Chapter 78: Linda Booth & Jacqueline Howarth
Bradlow, evening: Tuesday, October 21st
From the moment she’d walked into their flat Linda knew her cousin and her partner were, in Gran’s words, “tiptoeing around her”, exchanging anxious glances. She waited for them to speak while she studied the plaques and cases of medals hung on the wall.
‘You managed to find room for them all then?’ She smiled at Nicki.
The tall woman rolled her eyes. ‘Just about. From the minute she moved in here she mithered me until I nailed the last hook in.’ She had her arm slung affectionately over Jackie’s shoulder as they sat together on the settee.
They made an odd couple, Linda thought; her cousin, plump with black curly hair, and her girlfriend, almost skeletally thin, with a mass of ginger hair and the most amazing green eyes. Chalk and cheese they might be, she corrected herself, but their love for one another was evident.
She wondered how her uncle and aunt were dealing with the news that these two were a couple. All she’d heard, and that was from her dad, was that there’d been a commotion after Jack had told Patrick in the pub last week. Linda gave an inward smile at the picture her thoughts had conjured up, of Ted scratching his head and saying he was flummoxed that they didn’t already know.
There was a clump of footsteps on the stairs outside the flat, the low murmur of voices as people passed.
Nicki lit two cigarettes, passing one over to Jackie. The exchanges of looks, the silent mouthing of words were enough for Linda. She took another sip of the lager they’d poured for her. ‘Right,’ she said, ‘I know there’s something going on. There’s something you’re dying to tell me so spit it out, one of you at least.’
Jackie extricated herself from Nicki’s arm and moved to sit on the buffet next to Linda.
‘It’s about Vicky.’
‘Oh?’ Well, that was unexpected; Linda felt the tension ease in her jaw. ‘Has she been found? A moment of anxiety. ‘Is she okay?’
‘No, and yes as far as anyone knows,’ Jackie said. ‘It’s not that.’ She picked imaginary bits of fluff off her jeans. ‘Uncle Peter’s got it into his head that she’s here in Ashford.’ She cleared her throat. ‘In particular, in the old mill. In the Granville. And he wants me to go with him to look for her in the morning.’

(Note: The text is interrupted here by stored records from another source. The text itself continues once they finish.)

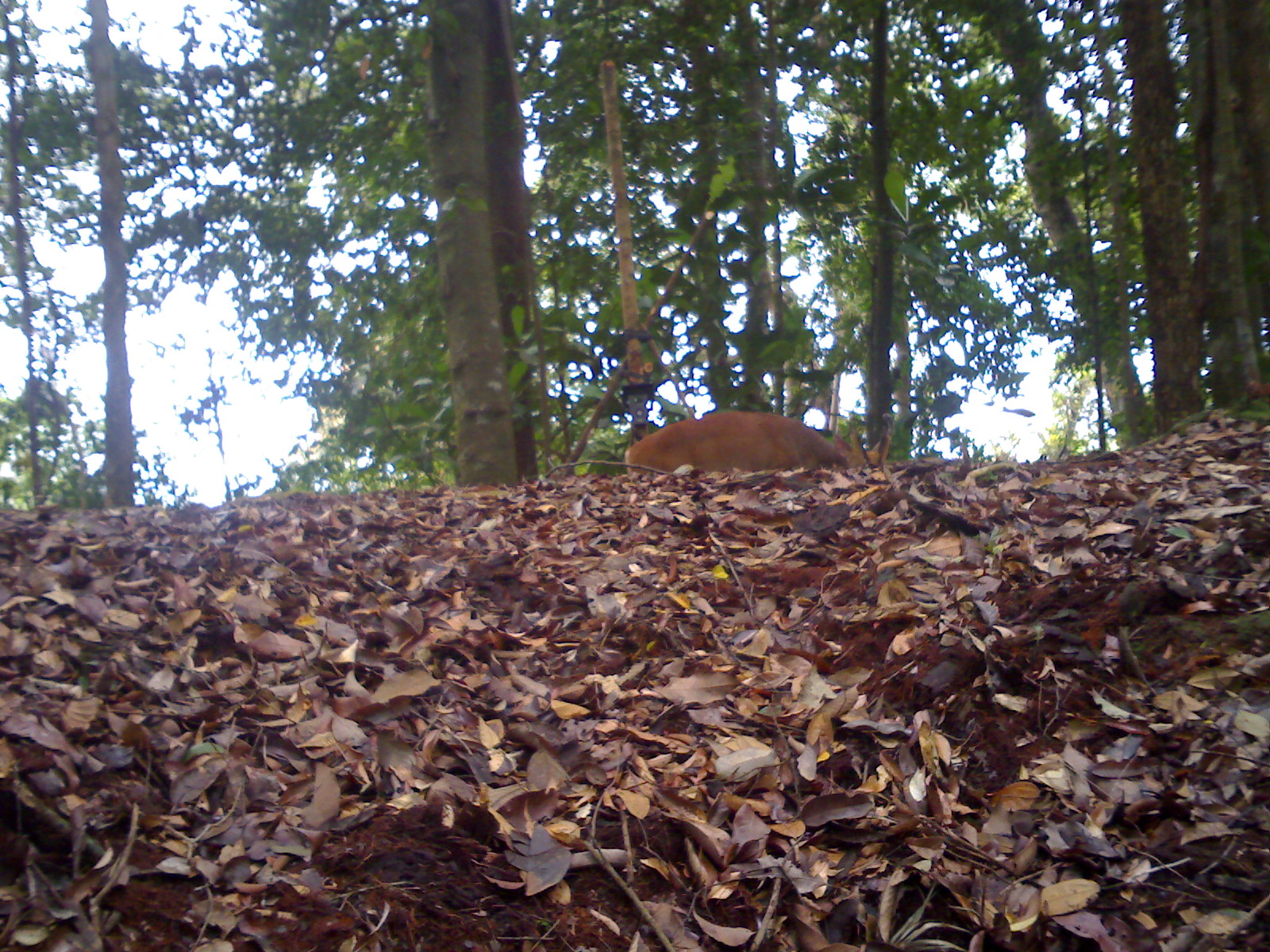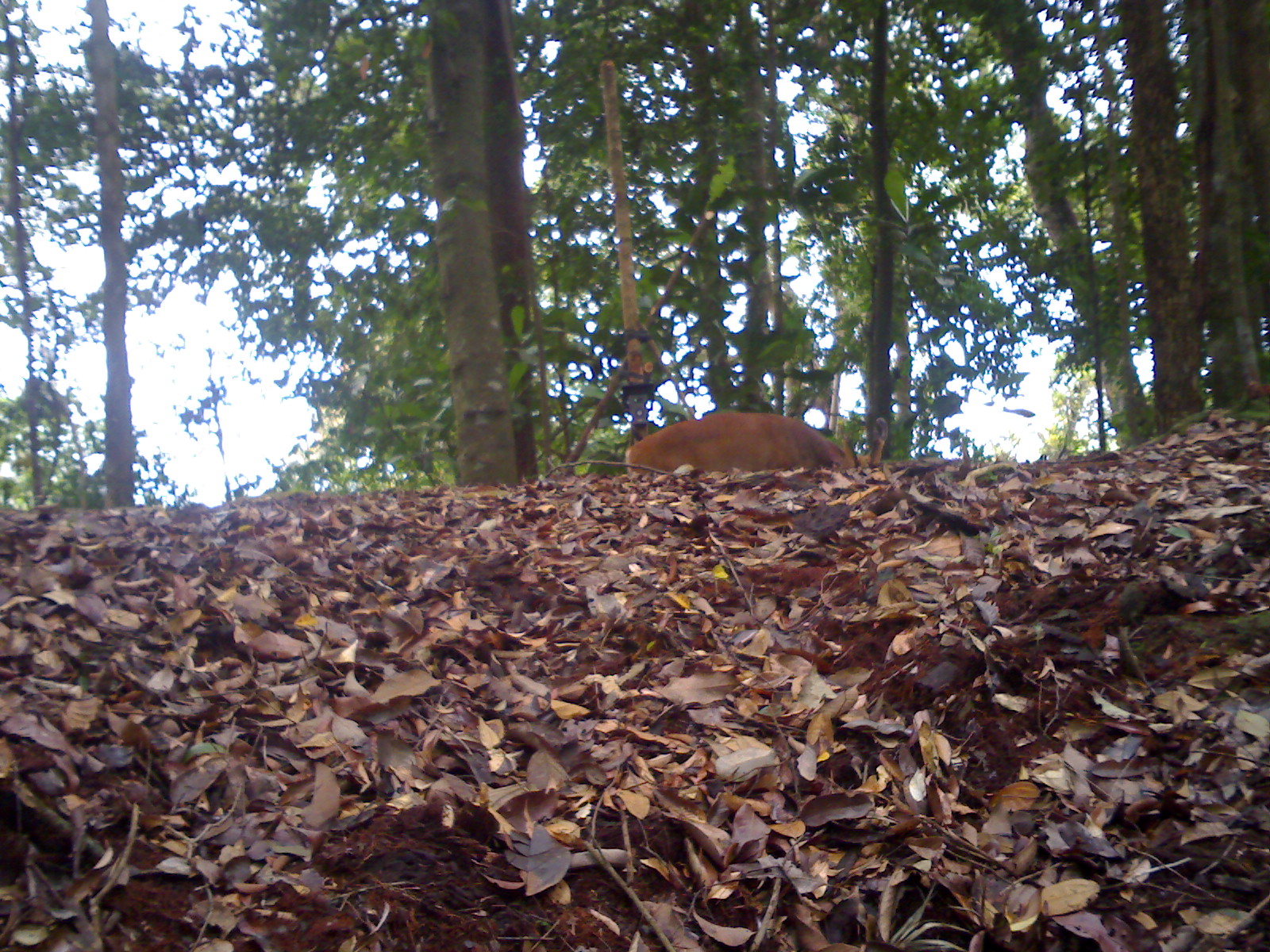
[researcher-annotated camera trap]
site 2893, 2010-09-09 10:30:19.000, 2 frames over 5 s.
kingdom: Animalia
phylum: Chordata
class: Mammalia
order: Artiodactyla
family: Cervidae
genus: Muntiacus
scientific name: Muntiacus muntjak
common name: southern red muntjac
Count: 1.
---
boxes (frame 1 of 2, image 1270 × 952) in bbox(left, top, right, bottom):
muntiacus muntjak: bbox(624, 409, 894, 469)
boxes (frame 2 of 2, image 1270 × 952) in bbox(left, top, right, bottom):
muntiacus muntjak: bbox(623, 407, 889, 475)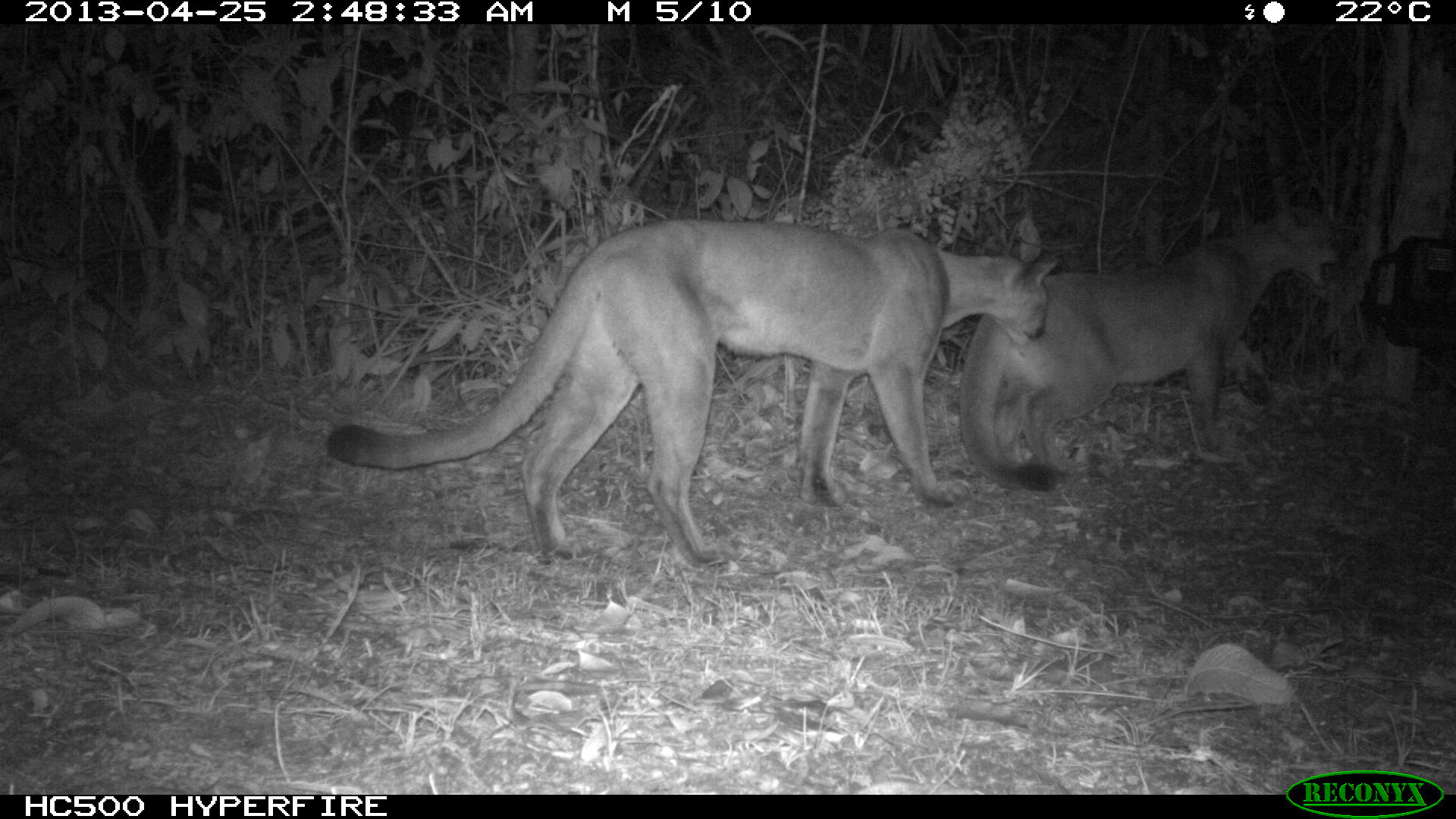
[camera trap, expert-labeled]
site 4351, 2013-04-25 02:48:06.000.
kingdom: Animalia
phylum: Chordata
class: Mammalia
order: Carnivora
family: Felidae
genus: Puma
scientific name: Puma concolor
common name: mountain lion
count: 2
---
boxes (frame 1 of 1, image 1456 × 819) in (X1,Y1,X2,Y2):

The muscles clenched in Linda’s throat. She put her drink carefully down on the glass-topped table in front of her. ‘Why there?’ She cursed the quiver in her voice, hating the evident sign of her fear.
‘Some hippie types moved in a few months ago,’ Jackie said. ‘With all the news being full of the hassle between police forces and squatters, he thinks there’s a chance she’s there. Although I’ve told him we’ve already looked all over the Granville.’
‘Does Auntie Mary think the same?’
‘She doesn’t know about it. She wasn’t in when he saw some news programme on it. And then when Uncle Ted told him about the commune at the Granville…’
‘Uncle Peter put two and two together?’
‘Yep. And made five.’ Jackie moved her shoulders again in a dismissive action. ‘I think he’s clutching at straws.’
Nicki ground her cigarette out in the ashtray on her lap. ‘But let’s face it, in the last few days they’ve been all over Manchester looking for her and putting up those notices with no luck. I suppose he thinks it worth a try.’
They both spoke with such nonchalance but Linda wasn’t fooled. They were watching for her reaction. She sat as still as she could, even though the pulse in her temple was pounding and her heart was keeping time with the short breaths she took in through her nose. She closed her eyes, opened them instantly as the memory of darkness closed in on her.
‘I need some fresh air.’ She bolted for the balcony doors and pulled at them. They were locked. She scrabbled at the key.
‘Here, let me.’ Nicki’s calm voice broke through Linda’s anxiety.
‘Thanks.’ Linda let the woman reach past her to turn the Yale. Once outside she grabbed the iron rail surrounding the small balcony, comforted by the sturdiness of the metal beneath her hands and breathing in the coolness of the evening.
‘I’m sorry, Lin.’ Jackie stood alongside her. ‘I thought you should know.’ She clasped Linda’s hand, nodding towards some fields just visible over the tops of the houses opposite. A bank of thin cloud blurred the misty lines of the pink and lemon sunset. ‘Remember the hours we spent up there?’
Linda managed a tremulous smile. ‘You mean the hours you spent running round them?’ She nudged Jackie. ‘And insisting I time you on my watch.’
‘Which you never did, because you always had your head in a book.’
Their shared low laughter faded.
‘It’ll all be all right, you know,’ Jackie said.
‘Perhaps.’ Linda couldn’t check the ripple of fear that puckered the skin on her arms again. Neither could she block out the knowledge that there was so much that her cousin didn’t know. ‘But I’ll be coming with you.’ She held her hand up as Jackie opened her mouth to protest. ‘No argument.’